Historical NRO budgets remain classified to this day, but in the interview, Hill made a rather surprising claim: from 1971 to 1976, the NRO budget went down, not only in inflation-adjusted terms, but in actual dollars. He attributed this to a halt in upgrading existing systems to wait for the development of the space shuttle, which would enable substantial redesign of the systems. “We didn’t have anything for about five years,” Hill said. But between 1979 and 1982 the NRO started to upgrade every major system they had, resulting in a substantial increase in the budget.
As perhaps a sign of how deep down in the weeds OMB had gotten, Hill cited the example of the “DUAL FARRAH” P-989 satellite. The satellites were piggy-backed onboard the HEXAGON reconnaissance satellite and pushed off in orbit to head to their own operating orbits. One FARRAH satellite was already constructed and would be launched in May 1982. According to Hill, both the DoD and the NSA wanted a second satellite, but OMB opposed it. OMB lost the fight, and a second satellite was built and eventually launched in June 1984. What Hill did not state was that the P-989 satellites were the most inexpensive satellites in the NRO’s inventory. They were cheap. If OMB was objecting to buying another one, it meant that OMB was nickel-and-diming the NRO’s budget on everything.

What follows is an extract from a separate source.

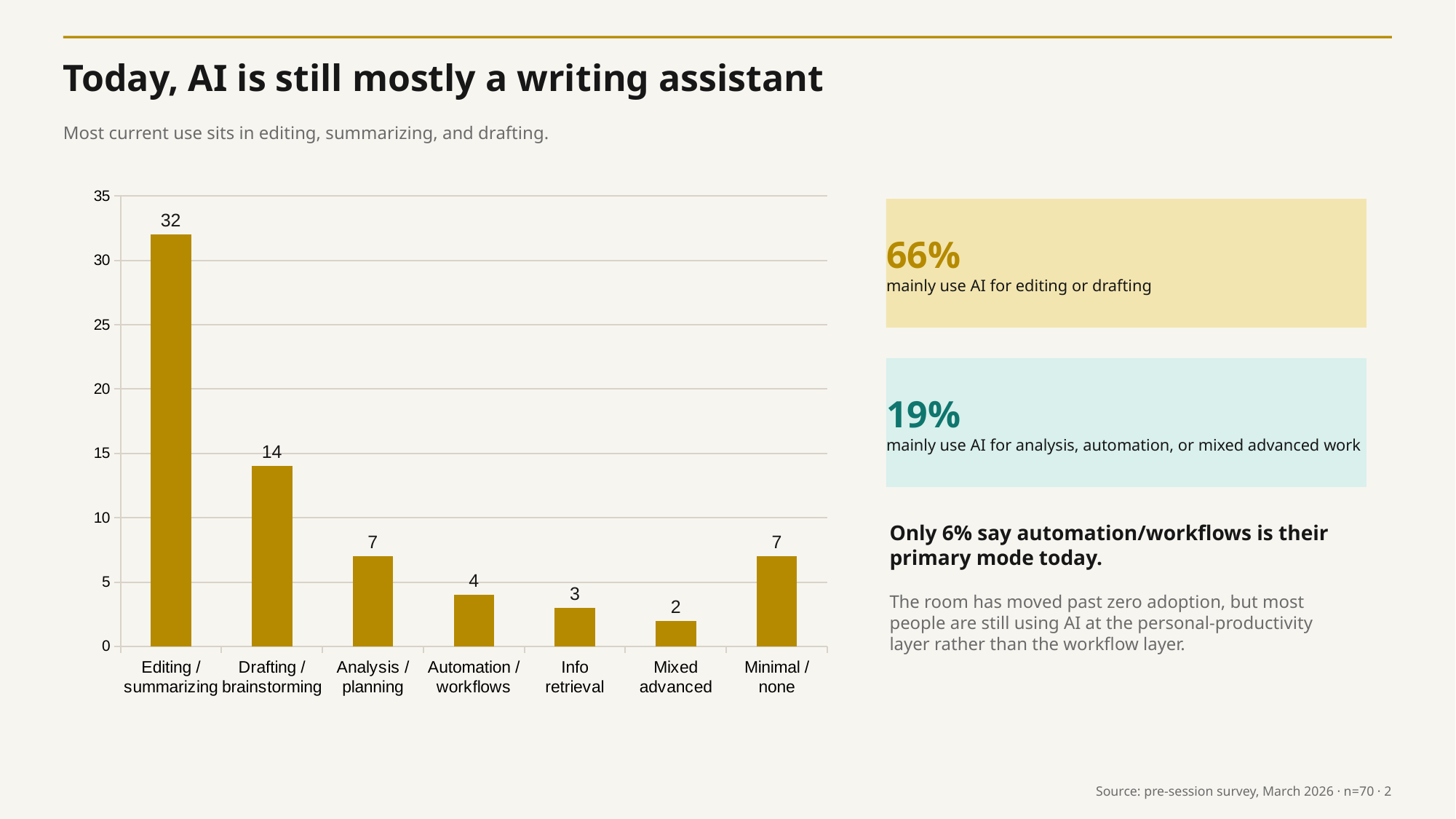
What kind of chart is shown on the slide? Bar chart Which is larger, Info retrieval or Minimal / none? Minimal / none Which category has the lowest value? Mixed advanced What is the value for Mixed advanced? 2 What is the maximum value shown on the y axis? 35 What is the value for Drafting / brainstorming? 14 How many categories are shown on the x axis? 7 What is the value for Editing / summarizing? 32 What is the value for Automation / workflows? 4 Which category has the highest value? Editing / summarizing What is the difference between Editing / summarizing and Drafting / brainstorming? 18 Is the value for Drafting / brainstorming greater or less than 10? greater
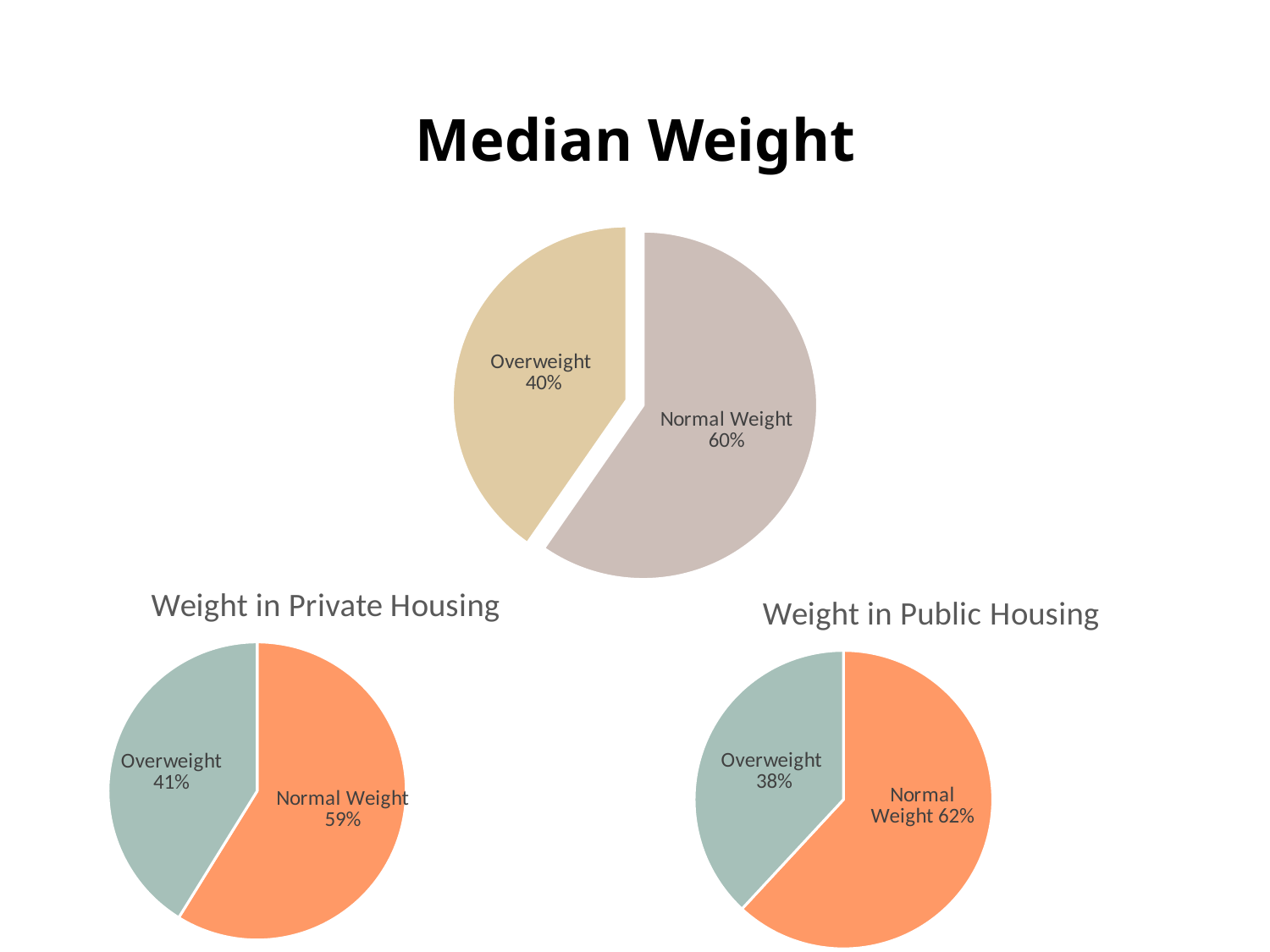
In the 'Weight in Public Housing' chart, what is the value for Normal Weight? 62% In the 'Weight in Private Housing' chart, what is the value for Normal Weight? 59% In the 'Weight in Public Housing' chart, what is the difference between the Normal Weight and Overweight shares? 24% In the 'Weight in Public Housing' chart, which slice is the largest? Normal Weight In the 'Weight in Private Housing' chart, what is the value for Overweight? 41% What type of chart is the 'Weight in Private Housing' chart? Pie chart How many slices does the top pie chart under the 'Median Weight' heading have? 2 In the top pie chart under the 'Median Weight' heading, what share is labelled Normal Weight? 60% In the 'Weight in Public Housing' chart, what is the value for Overweight? 38% In the top pie chart under the 'Median Weight' heading, what share is labelled Overweight? 40% Which is larger: the Overweight share in the 'Weight in Private Housing' chart or the Overweight share in the 'Weight in Public Housing' chart? Weight in Private Housing In the 'Weight in Private Housing' chart, which slice is the smallest? Overweight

However, Hill believed that while OMB was justified in questioning the number of satellites that NRO purchased, it had no expertise to tell them how much they should cost.
|What Hill did not state was that the P-989 satellites were the most inexpensive satellites in the NRO’s inventory. They were cheap. If OMB was objecting to buying another one, it meant that OMB was nickel-and-diming the NRO’s budget on everything.|
Hill cited another issue where OMB had gotten involved, although this one remains confusing. The previous year, the NRO looked at combining two of the low-altitude signals intelligence systems, the P-989 satellites and the Navy’s ocean surveillance satellites. Both collected signals, and proponents for combining them believed that this would be “better technically.” However, combining the systems would have resulted in fewer satellites and would increase the revisit time for the DoD mission—presumably meaning that it would take longer to gather the ocean surveillance data. According to Hill, DoD opposed it for this reason. OMB agreed with DoD, and after deliberations, the DoD approach to keep the systems separate was approved.
Hill’s comments, as paraphrased by Haynes, are somewhat puzzling. A newly produced history of the NRO’s Staff contains an account of the late 1970s low-altitude signals intelligence study that indicates that whereas the CIA pushed for the consolidation, it was not only the Department of Defense that opposed it, but the Director of the NRO as well—Jimmie Hill’s boss. These very limited accounts leave open the question of whether Hill supported or opposed consolidating the systems, or if his primary objection was simply the involvement of the budget office in the decision. However, by the later 1980s the consolidation was eventually approved and the systems were merged.
The interview with Jimmie Hill is just a tiny snapshot of what was happening with the NRO at the time. But it provides insight into how the NRO leadership was chafing at the increased scrutiny the office was receiving. Compared to the first decade of its existence, when the NRO answered to few people, now the secretive organization was being forced to explain its actions to many more actors.